To be fair to Norman Mailer, most of the administration's war on science was waged after the interview in the conservative magazine, but it is another issue that has come up.

See this -
Recently there was some controversy when the Bush Administration accidentally left off evolution from a list of subjects eligible for government grants - whoops! But Mark Noonan at Blogs for Bush has an even better suggestion: That we just leave off science altogether. The debate between Evolution and Intelligent Design, he says, "got me thinking, and today ii [sic] occured [sic] to me: science is dead. We have reached the end of the Age of Science." I must say I haven't been so happy since we reached the End of History. What is especially great about Noonan's theory that science is dead is that he doesn't have to conduct any experiments or present any evidence to prove science is dead because science would actually have to be alive to do that.
Okay. Fine. So one has to read Mark Noonan here.

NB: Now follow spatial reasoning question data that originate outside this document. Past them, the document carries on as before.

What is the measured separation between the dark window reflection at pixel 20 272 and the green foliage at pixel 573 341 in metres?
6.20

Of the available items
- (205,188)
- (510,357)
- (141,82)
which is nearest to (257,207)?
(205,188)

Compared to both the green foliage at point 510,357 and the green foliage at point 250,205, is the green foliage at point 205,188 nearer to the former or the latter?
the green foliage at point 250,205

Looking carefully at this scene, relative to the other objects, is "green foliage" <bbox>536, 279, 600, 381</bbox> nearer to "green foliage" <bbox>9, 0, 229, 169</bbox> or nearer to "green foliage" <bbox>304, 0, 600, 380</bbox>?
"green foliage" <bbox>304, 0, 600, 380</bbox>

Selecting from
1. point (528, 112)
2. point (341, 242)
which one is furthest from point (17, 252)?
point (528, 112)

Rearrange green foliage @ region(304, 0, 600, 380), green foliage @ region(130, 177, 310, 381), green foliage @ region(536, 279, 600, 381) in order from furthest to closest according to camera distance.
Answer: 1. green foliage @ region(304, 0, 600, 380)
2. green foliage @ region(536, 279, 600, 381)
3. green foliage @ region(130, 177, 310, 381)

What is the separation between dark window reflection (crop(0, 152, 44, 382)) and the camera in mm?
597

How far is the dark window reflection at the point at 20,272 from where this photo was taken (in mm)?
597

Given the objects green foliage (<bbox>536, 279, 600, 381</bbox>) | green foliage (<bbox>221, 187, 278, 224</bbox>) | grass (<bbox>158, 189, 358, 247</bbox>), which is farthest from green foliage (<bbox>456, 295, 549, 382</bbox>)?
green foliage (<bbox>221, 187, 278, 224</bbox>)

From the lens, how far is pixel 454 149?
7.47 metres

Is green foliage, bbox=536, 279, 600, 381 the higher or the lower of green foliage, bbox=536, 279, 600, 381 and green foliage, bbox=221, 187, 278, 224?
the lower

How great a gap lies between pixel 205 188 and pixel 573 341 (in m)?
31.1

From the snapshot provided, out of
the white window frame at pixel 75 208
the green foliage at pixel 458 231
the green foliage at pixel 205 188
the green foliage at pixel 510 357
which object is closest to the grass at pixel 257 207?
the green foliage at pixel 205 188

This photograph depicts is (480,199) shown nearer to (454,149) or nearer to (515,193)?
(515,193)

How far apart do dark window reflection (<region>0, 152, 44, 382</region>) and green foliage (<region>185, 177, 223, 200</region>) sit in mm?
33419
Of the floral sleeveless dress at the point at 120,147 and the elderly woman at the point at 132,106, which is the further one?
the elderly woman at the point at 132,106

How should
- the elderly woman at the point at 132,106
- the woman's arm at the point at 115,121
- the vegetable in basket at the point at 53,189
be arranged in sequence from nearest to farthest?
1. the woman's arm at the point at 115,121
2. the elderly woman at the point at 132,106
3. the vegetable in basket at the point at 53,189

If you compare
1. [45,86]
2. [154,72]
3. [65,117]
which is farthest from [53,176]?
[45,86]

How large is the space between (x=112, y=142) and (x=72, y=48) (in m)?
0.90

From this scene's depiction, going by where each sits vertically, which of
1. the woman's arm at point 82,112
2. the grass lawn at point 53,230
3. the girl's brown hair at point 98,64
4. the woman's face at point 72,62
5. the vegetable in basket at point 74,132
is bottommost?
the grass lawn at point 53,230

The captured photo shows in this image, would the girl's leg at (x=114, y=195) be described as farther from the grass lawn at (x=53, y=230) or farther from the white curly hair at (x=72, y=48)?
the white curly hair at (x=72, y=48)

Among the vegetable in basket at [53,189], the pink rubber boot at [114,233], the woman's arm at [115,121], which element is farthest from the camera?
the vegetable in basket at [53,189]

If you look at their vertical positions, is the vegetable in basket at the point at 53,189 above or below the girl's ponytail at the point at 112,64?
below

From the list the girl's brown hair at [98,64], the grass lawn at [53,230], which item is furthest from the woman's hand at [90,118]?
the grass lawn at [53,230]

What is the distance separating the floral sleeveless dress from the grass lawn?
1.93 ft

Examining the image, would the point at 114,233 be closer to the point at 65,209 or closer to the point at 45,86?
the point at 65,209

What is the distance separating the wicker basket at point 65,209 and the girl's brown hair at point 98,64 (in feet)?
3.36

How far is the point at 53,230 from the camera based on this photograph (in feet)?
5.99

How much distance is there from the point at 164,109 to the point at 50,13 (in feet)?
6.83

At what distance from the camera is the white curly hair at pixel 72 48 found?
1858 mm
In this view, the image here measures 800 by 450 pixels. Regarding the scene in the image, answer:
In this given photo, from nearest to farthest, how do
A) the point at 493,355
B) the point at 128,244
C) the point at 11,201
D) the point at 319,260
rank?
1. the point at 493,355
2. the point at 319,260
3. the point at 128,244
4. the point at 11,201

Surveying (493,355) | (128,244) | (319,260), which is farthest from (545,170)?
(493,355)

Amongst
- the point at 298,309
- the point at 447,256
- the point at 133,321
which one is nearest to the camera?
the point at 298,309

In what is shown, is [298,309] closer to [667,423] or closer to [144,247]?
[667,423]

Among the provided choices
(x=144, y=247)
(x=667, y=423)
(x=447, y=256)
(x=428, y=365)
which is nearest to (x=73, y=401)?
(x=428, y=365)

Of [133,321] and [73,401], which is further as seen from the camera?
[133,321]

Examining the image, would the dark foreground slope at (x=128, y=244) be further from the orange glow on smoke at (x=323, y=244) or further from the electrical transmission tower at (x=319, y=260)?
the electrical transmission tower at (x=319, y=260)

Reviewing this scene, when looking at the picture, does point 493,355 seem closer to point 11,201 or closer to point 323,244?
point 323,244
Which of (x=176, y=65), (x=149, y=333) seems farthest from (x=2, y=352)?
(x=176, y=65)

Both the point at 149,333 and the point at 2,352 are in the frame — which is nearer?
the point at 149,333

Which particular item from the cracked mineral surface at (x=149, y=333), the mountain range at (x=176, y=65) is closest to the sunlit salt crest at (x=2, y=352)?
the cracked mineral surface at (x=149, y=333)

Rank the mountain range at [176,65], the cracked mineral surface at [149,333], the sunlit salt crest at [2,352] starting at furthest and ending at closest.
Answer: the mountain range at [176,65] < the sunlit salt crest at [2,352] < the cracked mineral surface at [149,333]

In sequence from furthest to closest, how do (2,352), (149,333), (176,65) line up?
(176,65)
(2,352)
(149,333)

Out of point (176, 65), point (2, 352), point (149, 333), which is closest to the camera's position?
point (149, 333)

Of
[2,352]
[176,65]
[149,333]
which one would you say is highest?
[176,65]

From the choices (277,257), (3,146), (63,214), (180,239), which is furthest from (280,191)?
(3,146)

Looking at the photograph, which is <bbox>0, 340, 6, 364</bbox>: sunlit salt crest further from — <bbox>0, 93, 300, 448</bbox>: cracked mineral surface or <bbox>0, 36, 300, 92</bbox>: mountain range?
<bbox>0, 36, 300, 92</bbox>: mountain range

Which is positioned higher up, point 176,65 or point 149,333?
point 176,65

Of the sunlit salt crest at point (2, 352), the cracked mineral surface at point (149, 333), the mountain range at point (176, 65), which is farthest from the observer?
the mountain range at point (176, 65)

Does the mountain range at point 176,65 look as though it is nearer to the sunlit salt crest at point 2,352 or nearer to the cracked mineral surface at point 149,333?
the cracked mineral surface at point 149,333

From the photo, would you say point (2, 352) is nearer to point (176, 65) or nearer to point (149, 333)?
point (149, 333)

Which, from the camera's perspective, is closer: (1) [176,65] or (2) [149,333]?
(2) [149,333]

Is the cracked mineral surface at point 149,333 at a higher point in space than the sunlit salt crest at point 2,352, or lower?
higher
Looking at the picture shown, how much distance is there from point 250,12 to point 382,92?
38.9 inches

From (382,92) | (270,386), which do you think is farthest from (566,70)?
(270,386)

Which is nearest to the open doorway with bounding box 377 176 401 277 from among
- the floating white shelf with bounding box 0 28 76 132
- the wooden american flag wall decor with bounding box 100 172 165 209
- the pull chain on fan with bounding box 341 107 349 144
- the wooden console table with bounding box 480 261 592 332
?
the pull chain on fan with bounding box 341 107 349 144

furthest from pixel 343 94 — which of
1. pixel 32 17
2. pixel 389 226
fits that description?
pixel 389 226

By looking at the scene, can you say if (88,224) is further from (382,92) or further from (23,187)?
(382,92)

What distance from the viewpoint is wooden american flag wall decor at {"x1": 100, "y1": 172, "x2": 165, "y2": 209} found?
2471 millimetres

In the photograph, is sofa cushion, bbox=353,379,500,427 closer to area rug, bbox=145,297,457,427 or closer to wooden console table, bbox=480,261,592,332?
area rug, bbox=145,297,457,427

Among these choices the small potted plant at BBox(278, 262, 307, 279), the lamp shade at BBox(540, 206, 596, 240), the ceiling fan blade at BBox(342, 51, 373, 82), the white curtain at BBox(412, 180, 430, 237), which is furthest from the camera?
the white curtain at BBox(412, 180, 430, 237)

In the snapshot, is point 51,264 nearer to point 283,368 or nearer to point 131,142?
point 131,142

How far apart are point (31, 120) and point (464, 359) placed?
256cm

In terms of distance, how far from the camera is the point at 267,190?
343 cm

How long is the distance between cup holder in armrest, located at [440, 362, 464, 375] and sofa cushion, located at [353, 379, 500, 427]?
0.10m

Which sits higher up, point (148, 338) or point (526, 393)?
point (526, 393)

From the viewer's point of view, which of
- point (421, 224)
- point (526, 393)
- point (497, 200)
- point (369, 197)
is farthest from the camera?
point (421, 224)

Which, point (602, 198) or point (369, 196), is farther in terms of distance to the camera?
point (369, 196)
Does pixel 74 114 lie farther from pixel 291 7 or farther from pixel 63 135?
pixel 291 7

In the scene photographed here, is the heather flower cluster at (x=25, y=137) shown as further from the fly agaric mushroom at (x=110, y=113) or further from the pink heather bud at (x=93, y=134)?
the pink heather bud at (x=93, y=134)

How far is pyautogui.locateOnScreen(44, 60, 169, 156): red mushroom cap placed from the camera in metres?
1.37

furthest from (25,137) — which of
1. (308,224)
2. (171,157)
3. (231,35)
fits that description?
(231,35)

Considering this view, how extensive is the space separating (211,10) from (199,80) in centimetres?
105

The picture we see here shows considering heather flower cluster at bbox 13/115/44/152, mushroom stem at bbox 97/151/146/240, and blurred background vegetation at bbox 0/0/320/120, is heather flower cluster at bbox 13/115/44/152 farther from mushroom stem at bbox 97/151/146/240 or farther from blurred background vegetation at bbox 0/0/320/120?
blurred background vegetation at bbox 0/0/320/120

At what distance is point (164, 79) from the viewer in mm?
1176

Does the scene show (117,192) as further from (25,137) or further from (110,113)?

That's what the man says. No one believes science any more. There were just too many hoaxes, from the Piltdown Man to Darwin. How can you trust these people? And now we find Pluto was never a planet.

Noonan maintains, curiously, that taking religion out of the schools may have been what caused the downfall of science -
Why did science stray from the path of truth? I think it is because we ceased educating the men of science with a knowledge of religion.
We should have taught them about religion. You see, all they wanted was facts about how things worked and to do practical things, and this "search for something immediately practical" led to Marxism and the Holocaust and all.

His conclusion -
The truth will out - and that means that the quest for the truth will continue, and that will mean that efforts in science will continue to yield results... but the Age of Science is over, killed off by lies. I don't regret its passing - hopefully we will soon start to really educate people, so that even as they pursue science, they keep it in perspective, and in relation to the real human condition.
He doesn't define "the real human condition" of course. But he's sure science has little to do with it.

You can't make this stuff up. Mailer may have been onto something, but he gave the interview far too early. Bill Maher will have to do.